▶ [DATASET CONTENT]
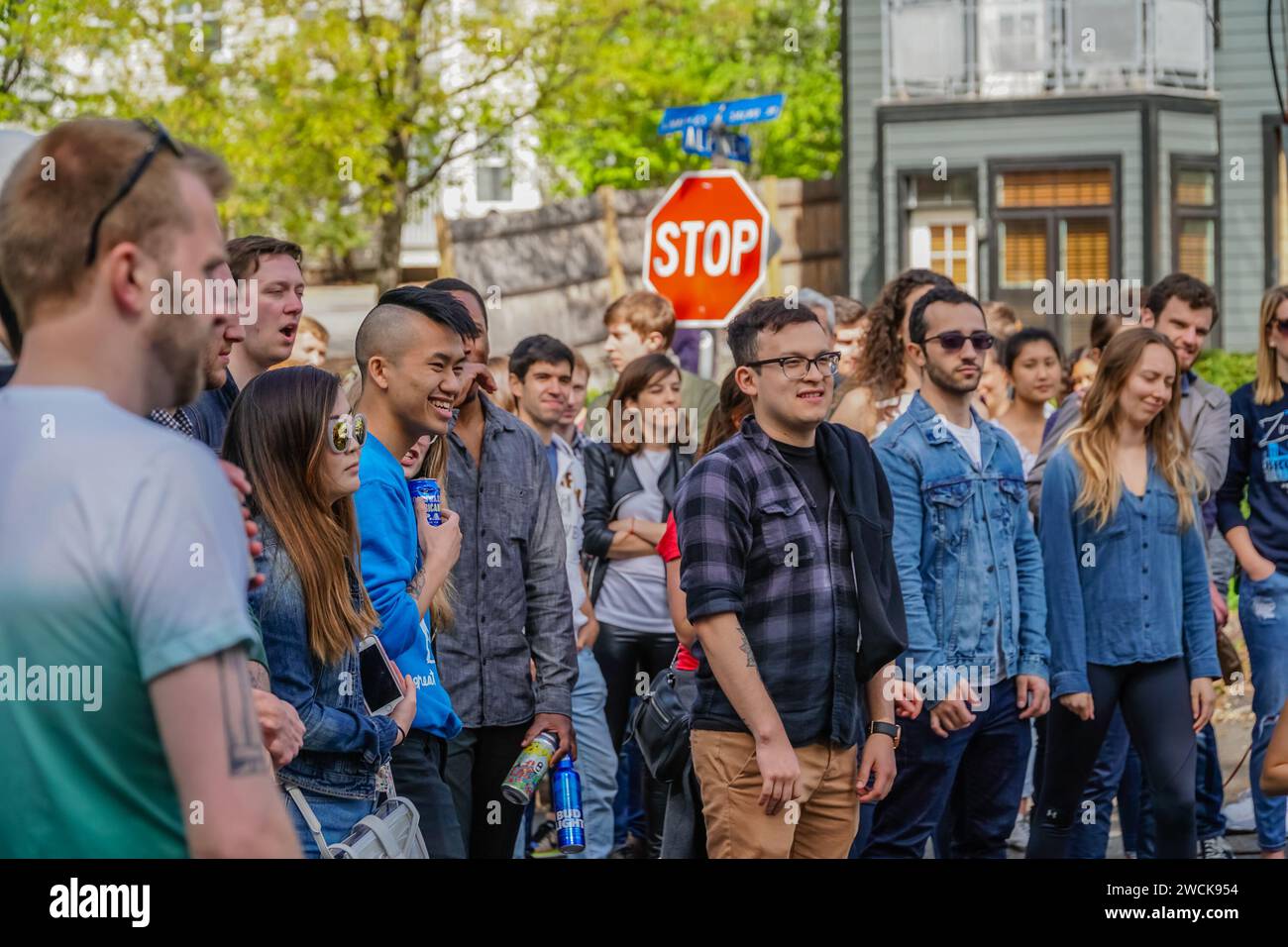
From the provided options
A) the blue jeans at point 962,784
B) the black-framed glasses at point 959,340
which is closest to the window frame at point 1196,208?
the black-framed glasses at point 959,340

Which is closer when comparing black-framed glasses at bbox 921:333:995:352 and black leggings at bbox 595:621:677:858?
black-framed glasses at bbox 921:333:995:352

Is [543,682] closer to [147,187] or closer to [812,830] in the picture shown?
[812,830]

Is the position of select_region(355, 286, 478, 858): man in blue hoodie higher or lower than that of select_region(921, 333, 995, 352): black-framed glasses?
lower

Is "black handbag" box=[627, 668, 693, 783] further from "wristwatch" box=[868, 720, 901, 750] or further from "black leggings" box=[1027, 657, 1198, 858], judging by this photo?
"black leggings" box=[1027, 657, 1198, 858]

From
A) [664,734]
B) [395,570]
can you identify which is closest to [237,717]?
[395,570]

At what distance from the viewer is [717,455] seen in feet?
16.4

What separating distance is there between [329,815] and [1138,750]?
11.6 feet

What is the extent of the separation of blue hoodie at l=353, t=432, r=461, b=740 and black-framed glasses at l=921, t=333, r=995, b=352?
222 centimetres

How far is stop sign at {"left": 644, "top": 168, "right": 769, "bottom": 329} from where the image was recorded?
10.7 meters

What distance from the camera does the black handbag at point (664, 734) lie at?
531 cm

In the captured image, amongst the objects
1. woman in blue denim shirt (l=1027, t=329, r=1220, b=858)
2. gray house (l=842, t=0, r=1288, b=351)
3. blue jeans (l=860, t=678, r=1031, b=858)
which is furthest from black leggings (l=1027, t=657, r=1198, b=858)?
gray house (l=842, t=0, r=1288, b=351)

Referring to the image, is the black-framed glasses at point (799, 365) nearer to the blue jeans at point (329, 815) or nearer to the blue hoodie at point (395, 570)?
the blue hoodie at point (395, 570)
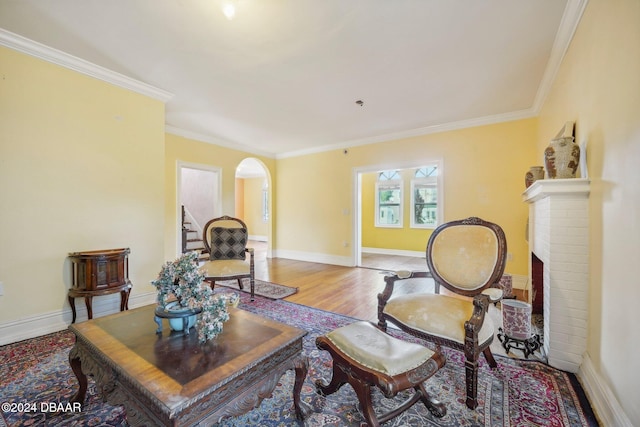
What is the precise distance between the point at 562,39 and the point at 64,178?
4.81m

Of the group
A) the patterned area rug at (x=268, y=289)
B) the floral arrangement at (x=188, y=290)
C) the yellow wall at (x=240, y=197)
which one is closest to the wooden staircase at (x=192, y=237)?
the patterned area rug at (x=268, y=289)

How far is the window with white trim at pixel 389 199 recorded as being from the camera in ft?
24.3

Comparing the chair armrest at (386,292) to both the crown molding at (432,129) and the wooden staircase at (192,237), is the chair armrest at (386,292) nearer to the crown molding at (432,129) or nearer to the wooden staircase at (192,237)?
the crown molding at (432,129)

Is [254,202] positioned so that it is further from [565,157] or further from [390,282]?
[565,157]

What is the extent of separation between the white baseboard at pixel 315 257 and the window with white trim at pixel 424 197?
104 inches

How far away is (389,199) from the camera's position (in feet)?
24.9

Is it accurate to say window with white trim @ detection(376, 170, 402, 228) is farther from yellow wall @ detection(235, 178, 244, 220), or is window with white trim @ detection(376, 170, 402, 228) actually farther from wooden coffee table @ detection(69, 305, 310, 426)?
wooden coffee table @ detection(69, 305, 310, 426)

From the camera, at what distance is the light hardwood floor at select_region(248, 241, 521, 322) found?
316 cm

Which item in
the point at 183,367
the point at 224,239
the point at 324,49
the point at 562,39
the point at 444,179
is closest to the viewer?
the point at 183,367

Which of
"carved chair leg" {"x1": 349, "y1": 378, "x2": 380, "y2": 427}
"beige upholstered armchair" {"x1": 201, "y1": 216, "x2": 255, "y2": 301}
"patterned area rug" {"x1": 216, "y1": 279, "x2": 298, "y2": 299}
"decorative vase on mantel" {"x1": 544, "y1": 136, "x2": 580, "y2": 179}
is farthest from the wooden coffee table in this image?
"decorative vase on mantel" {"x1": 544, "y1": 136, "x2": 580, "y2": 179}

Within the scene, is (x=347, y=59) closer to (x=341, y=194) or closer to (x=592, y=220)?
(x=592, y=220)

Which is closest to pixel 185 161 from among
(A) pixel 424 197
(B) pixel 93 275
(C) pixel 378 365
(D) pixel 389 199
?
(B) pixel 93 275

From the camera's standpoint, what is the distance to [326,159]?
5.97 metres

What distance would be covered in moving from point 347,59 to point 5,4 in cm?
272
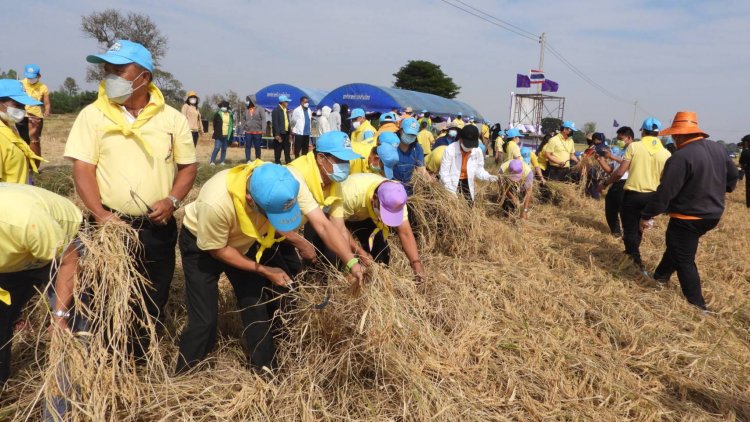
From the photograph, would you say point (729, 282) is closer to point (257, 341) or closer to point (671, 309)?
point (671, 309)

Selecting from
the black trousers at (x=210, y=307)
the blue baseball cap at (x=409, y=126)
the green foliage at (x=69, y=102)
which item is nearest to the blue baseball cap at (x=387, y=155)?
the blue baseball cap at (x=409, y=126)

▶ [OBJECTIVE]
Set down every entry word for word, but omit the pictures.

▶ [OUTPUT OF THE TASK]
From the provided options
A) the blue jeans at point 962,784
B) the black-framed glasses at point 959,340
which is closest to the window frame at point 1196,208?
the black-framed glasses at point 959,340

Which is closer when comparing black-framed glasses at bbox 921:333:995:352 and black leggings at bbox 595:621:677:858?
black-framed glasses at bbox 921:333:995:352

Is [543,682] closer to [147,187] or closer to [812,830] in the picture shown?
[812,830]

Is the position of select_region(355, 286, 478, 858): man in blue hoodie higher or lower than that of select_region(921, 333, 995, 352): black-framed glasses?
lower

Is "black handbag" box=[627, 668, 693, 783] further from "wristwatch" box=[868, 720, 901, 750] or further from "black leggings" box=[1027, 657, 1198, 858], judging by this photo?
"black leggings" box=[1027, 657, 1198, 858]

From
A) [664,734]
B) [395,570]
can you identify which is closest to [237,717]?
[395,570]

At what distance from the viewer is [717,455] seen in feet?
16.4

What separating distance is there between [329,815] and [1138,750]?
11.6 feet

What is the extent of the separation of blue hoodie at l=353, t=432, r=461, b=740 and black-framed glasses at l=921, t=333, r=995, b=352?
222 centimetres

How far is stop sign at {"left": 644, "top": 168, "right": 769, "bottom": 329} from where the image was recorded?
10.7 meters

What distance from the camera does the black handbag at point (664, 734) lie at?
531 cm

In the captured image, amongst the objects
1. woman in blue denim shirt (l=1027, t=329, r=1220, b=858)
2. gray house (l=842, t=0, r=1288, b=351)
3. blue jeans (l=860, t=678, r=1031, b=858)
which is furthest from black leggings (l=1027, t=657, r=1198, b=858)?
gray house (l=842, t=0, r=1288, b=351)

Referring to the image, is the black-framed glasses at point (799, 365) nearer to the blue jeans at point (329, 815) or nearer to the blue hoodie at point (395, 570)?
the blue hoodie at point (395, 570)
What is the precise distance between the point at 562,39 and the point at 64,178?
4.81m

Of the group
A) the patterned area rug at (x=268, y=289)
B) the floral arrangement at (x=188, y=290)
C) the yellow wall at (x=240, y=197)
which one is closest to the wooden staircase at (x=192, y=237)?
the patterned area rug at (x=268, y=289)

How far is the window with white trim at pixel 389 199 recorded as being from the camera in ft?
24.3

Comparing the chair armrest at (386,292) to both the crown molding at (432,129) and the wooden staircase at (192,237), is the chair armrest at (386,292) nearer to the crown molding at (432,129) or nearer to the wooden staircase at (192,237)?
the crown molding at (432,129)

Is [254,202] positioned so that it is further from [565,157] or further from [390,282]?
[565,157]

What is the extent of separation between the white baseboard at pixel 315 257 and the window with white trim at pixel 424 197?
104 inches

How far away is (389,199) from the camera's position (in feet)?
24.9

Is it accurate to say window with white trim @ detection(376, 170, 402, 228) is farther from yellow wall @ detection(235, 178, 244, 220), or is window with white trim @ detection(376, 170, 402, 228) actually farther from wooden coffee table @ detection(69, 305, 310, 426)?
wooden coffee table @ detection(69, 305, 310, 426)

From the camera, at what distance is the light hardwood floor at select_region(248, 241, 521, 322) found?
316 cm

Which item in
the point at 183,367
the point at 224,239
the point at 324,49
the point at 562,39
the point at 444,179
is closest to the viewer?
the point at 183,367

Which of
"carved chair leg" {"x1": 349, "y1": 378, "x2": 380, "y2": 427}
"beige upholstered armchair" {"x1": 201, "y1": 216, "x2": 255, "y2": 301}
"patterned area rug" {"x1": 216, "y1": 279, "x2": 298, "y2": 299}
"decorative vase on mantel" {"x1": 544, "y1": 136, "x2": 580, "y2": 179}
is farthest from the wooden coffee table in this image?
"decorative vase on mantel" {"x1": 544, "y1": 136, "x2": 580, "y2": 179}

Within the scene, is (x=347, y=59) closer to (x=341, y=194) or closer to (x=592, y=220)?
(x=592, y=220)

Which is closest to pixel 185 161 from among
(A) pixel 424 197
(B) pixel 93 275
(C) pixel 378 365
(D) pixel 389 199
?
(B) pixel 93 275

From the camera's standpoint, what is the distance to [326,159]?
5.97 metres

What distance would be covered in moving from point 347,59 to point 5,4 in cm?
272
From the photograph, would you say point (729, 282) is closer to point (257, 341) or closer to point (671, 309)?
point (671, 309)

Selecting from
the black trousers at (x=210, y=307)
the blue baseball cap at (x=409, y=126)
the green foliage at (x=69, y=102)
which item is nearest to the blue baseball cap at (x=387, y=155)?
the blue baseball cap at (x=409, y=126)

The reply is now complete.